I have six children. One would think there would be more commonalities than differences between them. I am not sure that is the case. They don’t look alike. They don’t think alike. They don’t respond to the world in the same way. Their personalities and interests are very different. So, it stands to reason that the way they learn, as well as their propensity for doing schoolwork, would be different. When I started homeschooling, it didn’t take long—maybe a day or two—for those differences to become crystal clear.

While our second child—a daughter—was an overachiever who thrived on schoolwork and just about any other task she was given, our oldest son had a very different personality.  He was also very bright and in the gifted program. In fact, his 5th-grade teacher said he was the brightest student he ever had. That said, he certainly was not an overachiever. He was famous for doing just enough to get by. Things did not change much when we started homeschooling.
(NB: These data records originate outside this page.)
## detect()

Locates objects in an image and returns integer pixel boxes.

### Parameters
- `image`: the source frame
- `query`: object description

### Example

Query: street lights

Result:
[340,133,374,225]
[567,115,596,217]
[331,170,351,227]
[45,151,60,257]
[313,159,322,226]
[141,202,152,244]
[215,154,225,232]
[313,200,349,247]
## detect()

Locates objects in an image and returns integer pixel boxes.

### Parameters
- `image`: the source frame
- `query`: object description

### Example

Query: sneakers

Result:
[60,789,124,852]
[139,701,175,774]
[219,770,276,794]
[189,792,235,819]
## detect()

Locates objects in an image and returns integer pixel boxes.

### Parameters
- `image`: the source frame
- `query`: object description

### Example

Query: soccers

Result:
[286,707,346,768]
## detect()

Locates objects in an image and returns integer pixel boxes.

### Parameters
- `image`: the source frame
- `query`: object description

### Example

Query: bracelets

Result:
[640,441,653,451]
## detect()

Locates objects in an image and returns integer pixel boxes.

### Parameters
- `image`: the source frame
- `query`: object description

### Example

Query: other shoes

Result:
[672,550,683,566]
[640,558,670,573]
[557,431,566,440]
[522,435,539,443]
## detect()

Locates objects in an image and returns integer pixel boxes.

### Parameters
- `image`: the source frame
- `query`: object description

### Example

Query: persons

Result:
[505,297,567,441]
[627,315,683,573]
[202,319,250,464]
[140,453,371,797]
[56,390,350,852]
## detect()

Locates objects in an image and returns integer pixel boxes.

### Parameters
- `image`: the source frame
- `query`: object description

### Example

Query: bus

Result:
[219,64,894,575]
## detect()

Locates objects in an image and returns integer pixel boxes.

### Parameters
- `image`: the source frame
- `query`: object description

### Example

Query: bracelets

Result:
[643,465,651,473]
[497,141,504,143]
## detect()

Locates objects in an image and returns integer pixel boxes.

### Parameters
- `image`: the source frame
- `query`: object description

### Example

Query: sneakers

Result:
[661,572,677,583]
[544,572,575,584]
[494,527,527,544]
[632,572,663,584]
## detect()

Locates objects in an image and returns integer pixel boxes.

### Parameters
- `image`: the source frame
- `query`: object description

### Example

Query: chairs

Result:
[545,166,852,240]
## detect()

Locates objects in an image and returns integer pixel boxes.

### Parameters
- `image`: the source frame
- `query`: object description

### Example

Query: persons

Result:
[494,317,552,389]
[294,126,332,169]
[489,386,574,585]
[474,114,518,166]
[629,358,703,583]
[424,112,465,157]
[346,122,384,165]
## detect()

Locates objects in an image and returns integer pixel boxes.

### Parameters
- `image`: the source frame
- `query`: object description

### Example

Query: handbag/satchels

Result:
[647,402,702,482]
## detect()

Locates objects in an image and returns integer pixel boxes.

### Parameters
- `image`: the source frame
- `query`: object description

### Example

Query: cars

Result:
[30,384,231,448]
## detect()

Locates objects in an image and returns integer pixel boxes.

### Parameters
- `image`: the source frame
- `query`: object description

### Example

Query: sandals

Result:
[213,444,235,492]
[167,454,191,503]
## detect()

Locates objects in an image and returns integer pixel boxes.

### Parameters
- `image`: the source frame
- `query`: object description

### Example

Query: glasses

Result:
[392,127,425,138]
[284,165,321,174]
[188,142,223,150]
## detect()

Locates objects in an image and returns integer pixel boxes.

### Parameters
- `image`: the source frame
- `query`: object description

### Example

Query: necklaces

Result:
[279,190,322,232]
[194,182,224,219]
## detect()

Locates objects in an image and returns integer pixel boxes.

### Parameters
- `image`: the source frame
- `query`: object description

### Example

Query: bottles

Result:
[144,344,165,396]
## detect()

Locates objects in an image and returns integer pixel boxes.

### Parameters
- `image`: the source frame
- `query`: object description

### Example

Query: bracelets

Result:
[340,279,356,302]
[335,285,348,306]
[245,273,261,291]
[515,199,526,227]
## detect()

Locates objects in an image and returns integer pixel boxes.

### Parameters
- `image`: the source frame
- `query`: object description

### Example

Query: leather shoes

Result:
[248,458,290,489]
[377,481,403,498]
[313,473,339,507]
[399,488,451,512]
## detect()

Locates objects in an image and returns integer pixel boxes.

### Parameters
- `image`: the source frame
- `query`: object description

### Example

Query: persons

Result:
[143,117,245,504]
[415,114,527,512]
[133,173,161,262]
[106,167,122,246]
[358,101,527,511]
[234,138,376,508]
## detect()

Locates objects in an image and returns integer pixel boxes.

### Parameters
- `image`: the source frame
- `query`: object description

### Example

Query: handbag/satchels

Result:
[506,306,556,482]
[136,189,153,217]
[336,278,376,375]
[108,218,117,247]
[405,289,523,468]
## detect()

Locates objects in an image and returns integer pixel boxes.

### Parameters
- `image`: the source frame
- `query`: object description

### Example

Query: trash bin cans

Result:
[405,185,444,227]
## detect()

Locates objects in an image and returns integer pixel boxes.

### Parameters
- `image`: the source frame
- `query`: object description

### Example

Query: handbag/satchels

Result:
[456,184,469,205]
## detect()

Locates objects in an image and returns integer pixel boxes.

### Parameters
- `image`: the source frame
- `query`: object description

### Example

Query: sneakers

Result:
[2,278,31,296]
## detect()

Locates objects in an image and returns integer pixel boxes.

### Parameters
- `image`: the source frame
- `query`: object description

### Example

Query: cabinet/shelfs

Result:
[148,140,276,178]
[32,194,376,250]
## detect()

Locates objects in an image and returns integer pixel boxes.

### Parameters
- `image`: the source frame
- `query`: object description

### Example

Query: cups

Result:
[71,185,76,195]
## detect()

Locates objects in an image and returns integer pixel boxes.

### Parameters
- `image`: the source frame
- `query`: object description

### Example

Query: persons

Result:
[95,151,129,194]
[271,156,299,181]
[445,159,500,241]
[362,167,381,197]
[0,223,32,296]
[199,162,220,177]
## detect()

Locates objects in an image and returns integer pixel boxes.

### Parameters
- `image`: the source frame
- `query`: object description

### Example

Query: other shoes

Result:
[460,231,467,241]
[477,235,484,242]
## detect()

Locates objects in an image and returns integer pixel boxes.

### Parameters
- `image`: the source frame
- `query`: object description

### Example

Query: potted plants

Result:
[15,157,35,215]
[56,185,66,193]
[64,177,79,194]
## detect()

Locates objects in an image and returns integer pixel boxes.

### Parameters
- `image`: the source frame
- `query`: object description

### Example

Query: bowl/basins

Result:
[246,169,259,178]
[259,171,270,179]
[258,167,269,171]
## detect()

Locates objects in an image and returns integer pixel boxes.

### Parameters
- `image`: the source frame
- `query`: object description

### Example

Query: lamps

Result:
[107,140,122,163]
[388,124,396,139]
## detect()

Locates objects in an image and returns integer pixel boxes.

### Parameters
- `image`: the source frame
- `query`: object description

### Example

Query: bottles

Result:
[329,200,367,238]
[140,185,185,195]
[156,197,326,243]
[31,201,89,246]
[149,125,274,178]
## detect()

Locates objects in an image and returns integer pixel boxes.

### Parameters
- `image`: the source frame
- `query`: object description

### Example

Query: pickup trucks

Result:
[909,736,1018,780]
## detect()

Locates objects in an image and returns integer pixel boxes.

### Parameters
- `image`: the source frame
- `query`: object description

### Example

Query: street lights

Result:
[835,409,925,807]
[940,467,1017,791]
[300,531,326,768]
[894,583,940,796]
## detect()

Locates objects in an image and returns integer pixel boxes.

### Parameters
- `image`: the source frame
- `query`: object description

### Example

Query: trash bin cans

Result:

I would have died of shock during those first few years to see him doing schoolwork without being pretty much forced to do it.

This resulted in considerable conflict between mother and son. Our first year of homeschooling, there was at least one day a week when I would threaten, “Get your clothes on. I am going to put you back in school. You can’t just sit around all day!”  Granted, he was not just sitting around. He was reading like a vacuum cleaner. The rest of the time, he was obsessed with building things. He got his HAM radio license. He built remote-controlled airplanes. He always had a project. The problem was what his school looked like did not match my idea of what school was supposed to look like.  It took me a while to get used to it, but we were eventually able to come to an understanding and make things work.

Initially, getting him to do anything out of a math book was like pulling teeth. However, that started to change when he decided he wanted to design and build a hovercraft. To build it, he had to cut a circle out of a 4 x 8 sheet of plywood. He needed to know the area of that circle in order to determine which motor would provide the correct amount of lift. Calculating the area of a rectangle was easy, but he had not learned how to calculate the area of a circle yet. He asked me for help. I responded, “Funny you should ask!” and showed him that in just a few lessons, he would learn the formula for calculating the area of a circle. We discussed how math has practical value and was worth his time to pursue.

I need to be perfectly clear—he never liked the tedium of doing hours of math—not in high school or in college. However, once he realized it was a tool he needed to reach his goal of being an electrical engineer, he was able to plow through it very successfully. That is the way he approached most of his high school work. He was not necessarily cheerful about it, but he did plow through it simply because it was a necessary means to an end. That ended up being okay with me and got him where he needed to go.

Our high school curriculum was fairly rigorous, but he spent the majority of his time on other stuff. He spent a lot of time reading Tom Clancy and science encyclopedias… not the classic literature background our daughters received, but it worked. We started to see the results of letting him take accountability for the learning process.  It was a delightful change to see him tackle a project and put his heart into it just because it was important to him or because it needed to be done.  Few things in this life come free, and education is no exception.  He came to terms with the fact that if he wanted a particular result, he had to put in the work.  That lesson alone was far more valuable than the academic material he studied along the way.

To put it simply, there is no single way to educate a child. What works for one may not work for another.  Home-centered education allows you the flexibility to tailor each child’s education to their unique needs, abilities, and personalities. Enjoy your child. Get to know them, understand how they think and then develop an educational process that works for them.